Date: Wed, 4 Apr 2007 20:43:06 -0400
Reply-To: Richard Ristow <wrristow@mindspring.com>
Sender: "SPSSX(r) Discussion" <SPSSX-L@LISTSERV.UGA.EDU>
From: Richard Ristow <wrristow@mindspring.com>
Subject: Re: Chi-squared and Chi-squared test for trend comparison
In-Reply-To: <F7558203F6DCE54D87688CE56F289A780DC3DD@itexcn01.uchc.net>
Content-Type: text/plain; charset="us-ascii"; format=flowed
At 03:18 PM 4/4/2007, Burleson,Joseph A. wrote:
>The last 6 large (n = 400 to 6,000) clinical trials I analyzed all had
>age perfectly normally distributed (i.e., skewness between -.20 and
>+.20).
Well... The skewness measure may not be conclusive. The skewness is
zero for any symmetric distribution. That includes uniform
distributions, or choosing each one of two values with probability 0.5,
or any number of easy to construct long-tailed distributions.
I've no idea of the design of the studies you were on, but most
clinical trials select an age range, explicitly or by implication.

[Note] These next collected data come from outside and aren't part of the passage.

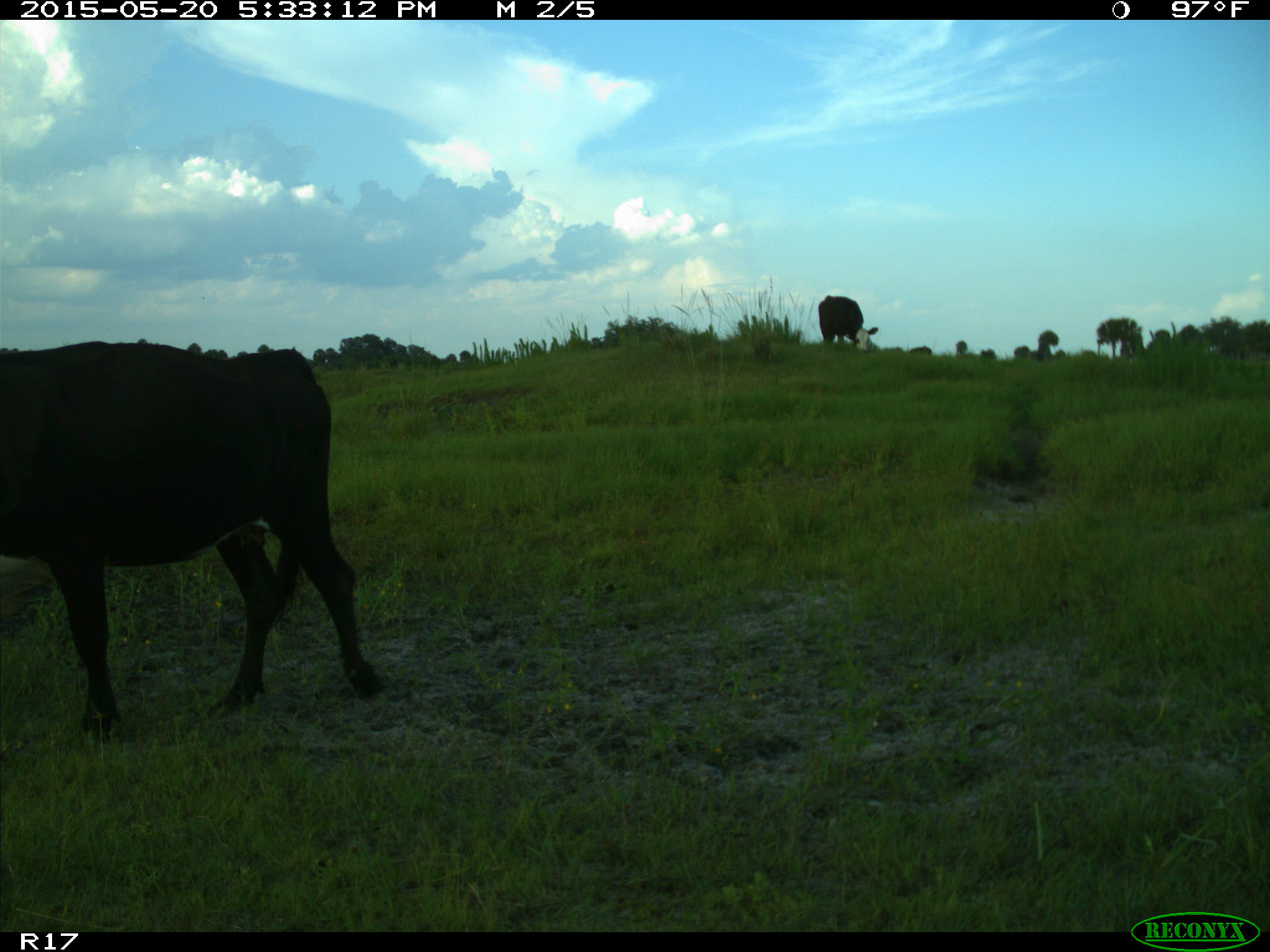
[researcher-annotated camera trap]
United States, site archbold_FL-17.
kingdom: Animalia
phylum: Chordata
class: Mammalia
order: Artiodactyla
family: Bovidae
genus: Bos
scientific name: Bos taurus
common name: domestic cow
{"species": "Bos taurus (domestic cow)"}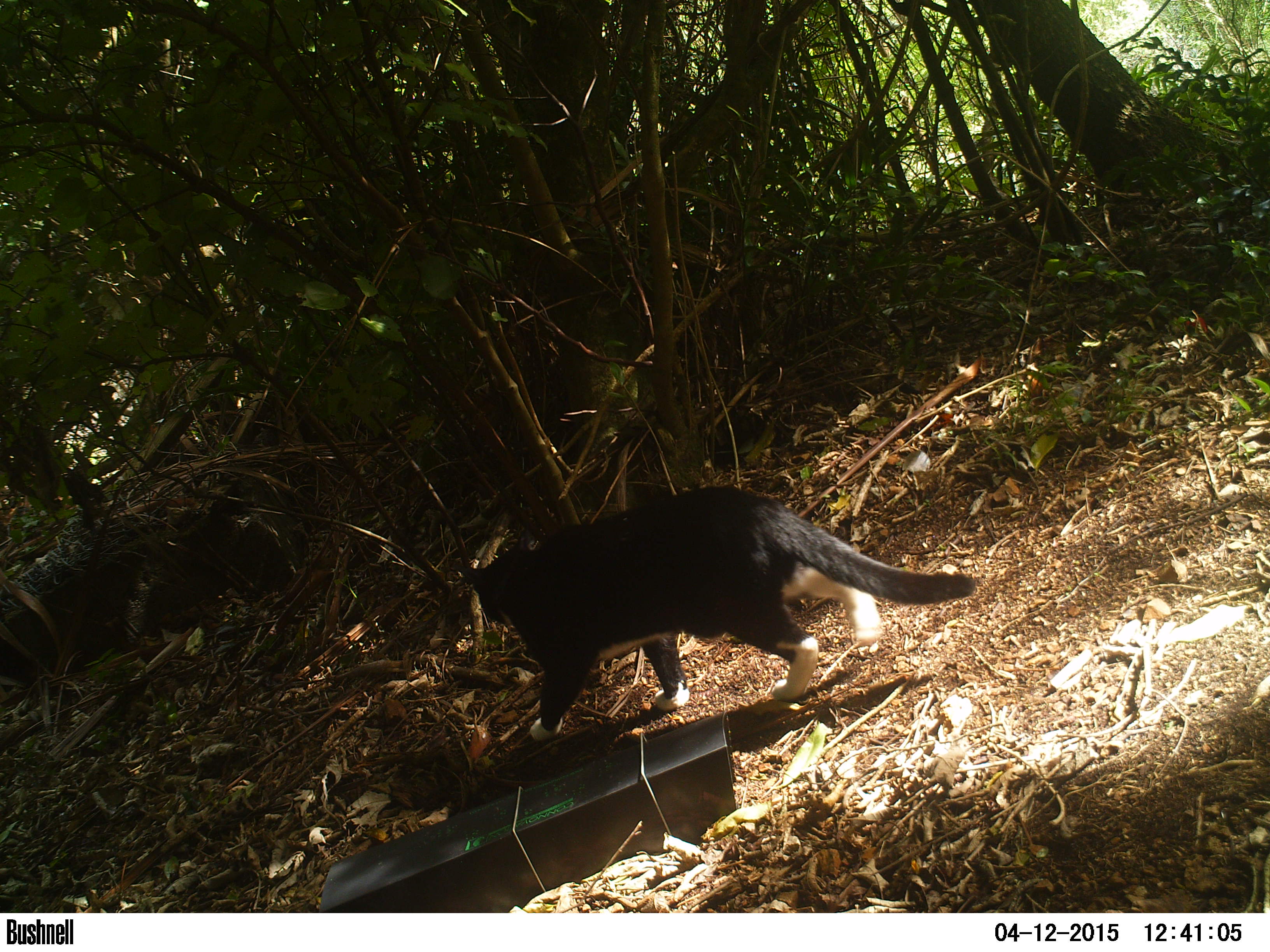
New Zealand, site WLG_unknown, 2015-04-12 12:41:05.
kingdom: Animalia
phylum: Chordata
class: Mammalia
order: Carnivora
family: Felidae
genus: Felis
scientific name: Felis catus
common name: domestic cat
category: cat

The
population pyramid being fairly flat over much of its range, that tends
toward a uniform, or nearly uniform, age distribution. If it's a very
wide age range in an adult population, you'll probably see some upward
skewing.
So, I might collect after all. Did you run a Kolmogorov-Smirnov, or
other specific, test for normality?
(I might add that an approximately uniform age distribution will be
just fine for analysis, and there was no need to go beyond the skewness
check, for your purposes. The worst problem would be age outliers;
people near the end of the observed age range have very different
medical problems, of course. But the selection procedures surely
excluded those.)
>I, too, have seen age not be normal (e.g., Poisson distributions,
>U-shaped distributions, etc.). One cannot assume that it is one way or
>the other for no specific reason.
No. On the other hand, the age distribution, whatever it is, is usually
that way because of a selection criterion applied to an overall
population pyramid, and a clear grasp of the explicit or implicit
selection rule, is crucial.
(Stories: Like a study of at-risk - premature - neonates, that showed a
strong negative correlation between birth weight, and gestational age
at birth.)
>Sorry to be so nit-picky, but the Central Limit Theorem has nothing at
>all to do with whether a population OR a single sample is normal or
>non-normal.
Actually, I've often seen it argued, that it does. Admittedly the
argument is a little hand-wavy, as it deals with effects that can only
be hypothesized to exist.
>The CLT has to do with "sampling" distributions.
First, no; the CLT has to do with distributions of the sums (or means)
of random variables; sampling distributions are one instance.
Now, bear with me, and I'm taking a point of view standard among
probability theorists, but that often seems strange to statisticians:
the observations are not selected from a 'population', considered as a
finite, potentially identifiable set of subjects; but are drawn,
generated, according to distribution and dependency rules.
Consider residuals, then - 'random variation' added to an underlying
value that we actually want. (This is the standard premise of linear
models.) Why would we remotely expect these to be normally distributed?
Here's the hand-wavy part: If there are actually many unobserved
factors whose effects add to form the residuals, they are statistically
independent, and their variances are comparable ("uniformly bounded" is
the correct notion), then the hypotheses of the CLT apply, and we may
with some justice expect approximately normal residuals.
This model, of residuals that are the sum of many small random effects,
suggests a likely problem: what if they aren't all of comparable size?
Indeed, one of the more common observed deviations from normal
residuals, is long 'tails' - probability of very large residuals much
greater than given by the normal distribution. That is what you get if
you have one, or a few, influences that occur rarely but have high
variance when they do occur.
This model also suggests circumstances where its unwise to expect
normal residuals. For example, you've good hope that a scale made by
summing Likert-scale responses will be something like normally
distributed around its mean; but there's little chance that's true for
a single Likert scale.
Which brings us back to age. Subject ages aren't 'generated'; subjects
really are selected from a population with a known, usually
nowhere-near-normal, distribution of ages. Further, the selection is
almost always for a sub-range of the distribution.
It's hard to argue that the resulting distribution should be normal.
Hard enough, that if I saw a normal distribution of ages in a study,
I'd look skeptically at the selection criterion.
Now, an unskewed distribution, that I can readily believe. But I think
it'll usually look much more like uniform than like normal.
I'm interested in your comments, and anybody's, on what age
distributions are common in real studies.